TASK DETAILS |
An exact copy of every entry is the required answer.

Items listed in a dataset
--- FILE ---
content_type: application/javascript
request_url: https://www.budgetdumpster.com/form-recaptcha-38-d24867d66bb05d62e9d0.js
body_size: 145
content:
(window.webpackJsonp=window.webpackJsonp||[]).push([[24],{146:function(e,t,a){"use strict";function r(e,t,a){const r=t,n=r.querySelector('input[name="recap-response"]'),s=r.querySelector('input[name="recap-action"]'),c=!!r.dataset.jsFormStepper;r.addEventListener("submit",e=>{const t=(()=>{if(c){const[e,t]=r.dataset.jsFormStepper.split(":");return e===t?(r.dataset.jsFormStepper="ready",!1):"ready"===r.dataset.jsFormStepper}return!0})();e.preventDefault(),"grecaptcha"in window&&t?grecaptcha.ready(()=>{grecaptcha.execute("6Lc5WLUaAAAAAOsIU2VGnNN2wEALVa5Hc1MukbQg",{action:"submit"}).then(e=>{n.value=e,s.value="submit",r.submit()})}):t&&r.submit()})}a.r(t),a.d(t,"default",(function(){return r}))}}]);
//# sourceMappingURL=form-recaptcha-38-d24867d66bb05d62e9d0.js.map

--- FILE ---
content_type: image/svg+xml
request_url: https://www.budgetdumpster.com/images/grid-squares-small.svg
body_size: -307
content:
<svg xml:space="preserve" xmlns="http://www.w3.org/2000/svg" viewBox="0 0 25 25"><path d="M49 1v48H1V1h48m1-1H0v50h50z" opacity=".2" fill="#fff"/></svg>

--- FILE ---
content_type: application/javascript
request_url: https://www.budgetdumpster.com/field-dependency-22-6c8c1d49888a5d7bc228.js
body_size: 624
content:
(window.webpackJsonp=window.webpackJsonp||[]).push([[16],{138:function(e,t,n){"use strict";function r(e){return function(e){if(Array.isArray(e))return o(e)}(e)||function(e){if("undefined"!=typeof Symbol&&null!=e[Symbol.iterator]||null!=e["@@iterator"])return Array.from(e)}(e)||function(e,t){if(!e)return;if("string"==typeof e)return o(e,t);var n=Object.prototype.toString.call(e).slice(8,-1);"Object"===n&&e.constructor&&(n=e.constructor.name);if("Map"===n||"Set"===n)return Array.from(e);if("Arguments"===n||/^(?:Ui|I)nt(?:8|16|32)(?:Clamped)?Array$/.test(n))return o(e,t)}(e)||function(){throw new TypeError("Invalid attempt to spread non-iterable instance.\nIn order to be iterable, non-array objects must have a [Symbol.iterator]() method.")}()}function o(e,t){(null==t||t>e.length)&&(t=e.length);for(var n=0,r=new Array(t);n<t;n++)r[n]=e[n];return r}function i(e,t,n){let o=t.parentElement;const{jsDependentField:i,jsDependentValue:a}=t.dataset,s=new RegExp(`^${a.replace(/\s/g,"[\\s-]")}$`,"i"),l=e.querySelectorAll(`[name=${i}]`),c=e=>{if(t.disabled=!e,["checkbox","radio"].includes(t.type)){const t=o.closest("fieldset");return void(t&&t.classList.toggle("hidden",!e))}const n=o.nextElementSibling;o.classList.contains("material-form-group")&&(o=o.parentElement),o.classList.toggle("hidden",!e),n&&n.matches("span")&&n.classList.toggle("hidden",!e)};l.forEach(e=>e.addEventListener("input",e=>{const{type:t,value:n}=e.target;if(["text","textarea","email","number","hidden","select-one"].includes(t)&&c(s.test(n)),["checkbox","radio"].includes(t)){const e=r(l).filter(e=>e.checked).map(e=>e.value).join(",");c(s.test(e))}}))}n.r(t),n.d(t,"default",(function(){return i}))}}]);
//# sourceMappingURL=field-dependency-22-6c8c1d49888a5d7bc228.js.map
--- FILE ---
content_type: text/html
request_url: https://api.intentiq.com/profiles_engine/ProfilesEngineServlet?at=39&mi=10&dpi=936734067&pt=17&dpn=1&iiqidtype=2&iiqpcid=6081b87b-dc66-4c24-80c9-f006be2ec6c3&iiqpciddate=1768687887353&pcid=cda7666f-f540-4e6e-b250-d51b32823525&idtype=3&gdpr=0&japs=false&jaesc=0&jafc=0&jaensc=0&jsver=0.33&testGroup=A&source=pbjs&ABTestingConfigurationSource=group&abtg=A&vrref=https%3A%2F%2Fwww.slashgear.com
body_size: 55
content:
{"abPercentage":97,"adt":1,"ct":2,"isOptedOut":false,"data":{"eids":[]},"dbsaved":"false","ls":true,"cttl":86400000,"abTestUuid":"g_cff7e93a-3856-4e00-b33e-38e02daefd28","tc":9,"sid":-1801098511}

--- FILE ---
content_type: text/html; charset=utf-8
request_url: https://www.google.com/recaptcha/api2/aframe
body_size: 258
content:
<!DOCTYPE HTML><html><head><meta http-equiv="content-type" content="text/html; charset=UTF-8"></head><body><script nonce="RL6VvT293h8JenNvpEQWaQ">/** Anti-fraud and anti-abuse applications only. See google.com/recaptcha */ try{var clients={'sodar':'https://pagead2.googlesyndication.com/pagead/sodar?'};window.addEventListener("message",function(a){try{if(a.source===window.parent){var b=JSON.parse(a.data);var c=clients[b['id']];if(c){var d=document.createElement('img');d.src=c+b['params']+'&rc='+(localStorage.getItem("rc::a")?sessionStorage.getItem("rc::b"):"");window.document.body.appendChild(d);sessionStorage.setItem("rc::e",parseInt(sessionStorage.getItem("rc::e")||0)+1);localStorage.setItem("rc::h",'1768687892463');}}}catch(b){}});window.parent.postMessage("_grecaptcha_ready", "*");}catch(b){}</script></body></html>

ANSWER FOR THIS EXERCISE |
--- FILE ---
content_type: application/javascript
request_url: https://www.budgetdumpster.com/form-recaptcha-38-d24867d66bb05d62e9d0.js
body_size: 145
content:
(window.webpackJsonp=window.webpackJsonp||[]).push([[24],{146:function(e,t,a){"use strict";function r(e,t,a){const r=t,n=r.querySelector('input[name="recap-response"]'),s=r.querySelector('input[name="recap-action"]'),c=!!r.dataset.jsFormStepper;r.addEventListener("submit",e=>{const t=(()=>{if(c){const[e,t]=r.dataset.jsFormStepper.split(":");return e===t?(r.dataset.jsFormStepper="ready",!1):"ready"===r.dataset.jsFormStepper}return!0})();e.preventDefault(),"grecaptcha"in window&&t?grecaptcha.ready(()=>{grecaptcha.execute("6Lc5WLUaAAAAAOsIU2VGnNN2wEALVa5Hc1MukbQg",{action:"submit"}).then(e=>{n.value=e,s.value="submit",r.submit()})}):t&&r.submit()})}a.r(t),a.d(t,"default",(function(){return r}))}}]);
//# sourceMappingURL=form-recaptcha-38-d24867d66bb05d62e9d0.js.map

--- FILE ---
content_type: image/svg+xml
request_url: https://www.budgetdumpster.com/images/grid-squares-small.svg
body_size: -307
content:
<svg xml:space="preserve" xmlns="http://www.w3.org/2000/svg" viewBox="0 0 25 25"><path d="M49 1v48H1V1h48m1-1H0v50h50z" opacity=".2" fill="#fff"/></svg>

--- FILE ---
content_type: application/javascript
request_url: https://www.budgetdumpster.com/field-dependency-22-6c8c1d49888a5d7bc228.js
body_size: 624
content:
(window.webpackJsonp=window.webpackJsonp||[]).push([[16],{138:function(e,t,n){"use strict";function r(e){return function(e){if(Array.isArray(e))return o(e)}(e)||function(e){if("undefined"!=typeof Symbol&&null!=e[Symbol.iterator]||null!=e["@@iterator"])return Array.from(e)}(e)||function(e,t){if(!e)return;if("string"==typeof e)return o(e,t);var n=Object.prototype.toString.call(e).slice(8,-1);"Object"===n&&e.constructor&&(n=e.constructor.name);if("Map"===n||"Set"===n)return Array.from(e);if("Arguments"===n||/^(?:Ui|I)nt(?:8|16|32)(?:Clamped)?Array$/.test(n))return o(e,t)}(e)||function(){throw new TypeError("Invalid attempt to spread non-iterable instance.\nIn order to be iterable, non-array objects must have a [Symbol.iterator]() method.")}()}function o(e,t){(null==t||t>e.length)&&(t=e.length);for(var n=0,r=new Array(t);n<t;n++)r[n]=e[n];return r}function i(e,t,n){let o=t.parentElement;const{jsDependentField:i,jsDependentValue:a}=t.dataset,s=new RegExp(`^${a.replace(/\s/g,"[\\s-]")}$`,"i"),l=e.querySelectorAll(`[name=${i}]`),c=e=>{if(t.disabled=!e,["checkbox","radio"].includes(t.type)){const t=o.closest("fieldset");return void(t&&t.classList.toggle("hidden",!e))}const n=o.nextElementSibling;o.classList.contains("material-form-group")&&(o=o.parentElement),o.classList.toggle("hidden",!e),n&&n.matches("span")&&n.classList.toggle("hidden",!e)};l.forEach(e=>e.addEventListener("input",e=>{const{type:t,value:n}=e.target;if(["text","textarea","email","number","hidden","select-one"].includes(t)&&c(s.test(n)),["checkbox","radio"].includes(t)){const e=r(l).filter(e=>e.checked).map(e=>e.value).join(",");c(s.test(e))}}))}n.r(t),n.d(t,"default",(function(){return i}))}}]);
//# sourceMappingURL=field-dependency-22-6c8c1d49888a5d7bc228.js.map
--- FILE ---
content_type: text/html
request_url: https://api.intentiq.com/profiles_engine/ProfilesEngineServlet?at=39&mi=10&dpi=936734067&pt=17&dpn=1&iiqidtype=2&iiqpcid=6081b87b-dc66-4c24-80c9-f006be2ec6c3&iiqpciddate=1768687887353&pcid=cda7666f-f540-4e6e-b250-d51b32823525&idtype=3&gdpr=0&japs=false&jaesc=0&jafc=0&jaensc=0&jsver=0.33&testGroup=A&source=pbjs&ABTestingConfigurationSource=group&abtg=A&vrref=https%3A%2F%2Fwww.slashgear.com
body_size: 55
content:
{"abPercentage":97,"adt":1,"ct":2,"isOptedOut":false,"data":{"eids":[]},"dbsaved":"false","ls":true,"cttl":86400000,"abTestUuid":"g_cff7e93a-3856-4e00-b33e-38e02daefd28","tc":9,"sid":-1801098511}

--- FILE ---
content_type: text/html; charset=utf-8
request_url: https://www.google.com/recaptcha/api2/aframe
body_size: 258
content:
<!DOCTYPE HTML><html><head><meta http-equiv="content-type" content="text/html; charset=UTF-8"></head><body><script nonce="RL6VvT293h8JenNvpEQWaQ">/** Anti-fraud and anti-abuse applications only. See google.com/recaptcha */ try{var clients={'sodar':'https://pagead2.googlesyndication.com/pagead/sodar?'};window.addEventListener("message",function(a){try{if(a.source===window.parent){var b=JSON.parse(a.data);var c=clients[b['id']];if(c){var d=document.createElement('img');d.src=c+b['params']+'&rc='+(localStorage.getItem("rc::a")?sessionStorage.getItem("rc::b"):"");window.document.body.appendChild(d);sessionStorage.setItem("rc::e",parseInt(sessionStorage.getItem("rc::e")||0)+1);localStorage.setItem("rc::h",'1768687892463');}}}catch(b){}});window.parent.postMessage("_grecaptcha_ready", "*");}catch(b){}</script></body></html>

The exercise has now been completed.